======== DOCUMENT PASSAGE ========

Real-Time Marching Cubes by CUDA on Unreal Engine 4

Kakushi_52 · November 3, 2017, 5:09am

I managed to use NVIDIA CUDA and Thrust library on Unreal Engine 4, so I’ve implemented real-time marching cubes by CUDA and visualized on Unreal Engine 4.
https://youtube.com/watch?v=SVlsjbilW3w

My brain MRA (Magnetic Resonance Angiography): 512 x 512 x 184 = 48,234,496 voxels

My thoracic CT (Computed Tomography): 512 x 512 x 463 = 121,372,672 voxels

120 million voxels, more than 8 million meshes can be handled in real time.

The bottleneck is the data transfer between GPU and CPU, as mentioned below.
https://forums.unrealengine.com/community/work-in-progress/114470-physics-forests-a-new-real-time-fluid-solver?p=1358202#post1358202
I am facing exactly the same problem.

After calculating vertices and triangles on GPU, it is necessary to transfer the data from GPU to CPU, to pass the data to Procedural Mesh Component.
And (I think) the Procedural Mesh Component transfers the data back to GPU at some point.

Data transfer between GPU and CPU is quite slow and it often takes more than 10 msec in one way transfer: that means more than 20msec for GPU to CPU to GPU.

========

■ PROBLEMS TO SOLVE:
**a)** Print the forum post on CUDA marching cubes between "Data transfer between GPU and CPU is" and "CPU to GPU.", inclusive.
**b)** State whether each statement agrees with the forum post on CUDA marching cubes, answering yes or no and quoting the deciding words of the post: (i) the thoracic CT volume contains 121,372,672 voxels; (ii) a one-way transfer between GPU and CPU usually takes less than 5 msec; (iii) the bottleneck is the data transfer between GPU and CPU.

======== SUPPLIED INFORMATION ========

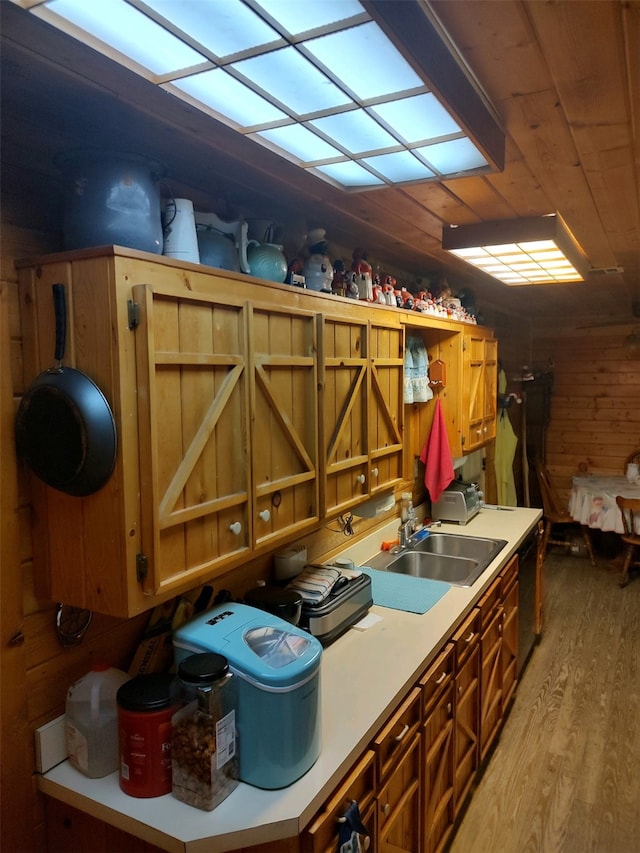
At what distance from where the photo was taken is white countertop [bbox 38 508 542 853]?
1175mm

========

■ SOLUTIONS IN ORDER:
**a)**
Data transfer between GPU and CPU is quite slow and it often takes more than 10 msec in one way transfer: that means more than 20msec for GPU to CPU to GPU.

**b)**
(i) Yes: "My thoracic CT (Computed Tomography): 512 x 512 x 463 = 121,372,672 voxels"
(ii) No: "it often takes more than 10 msec in one way transfer"
(iii) Yes: "The bottleneck is the data transfer between GPU and CPU"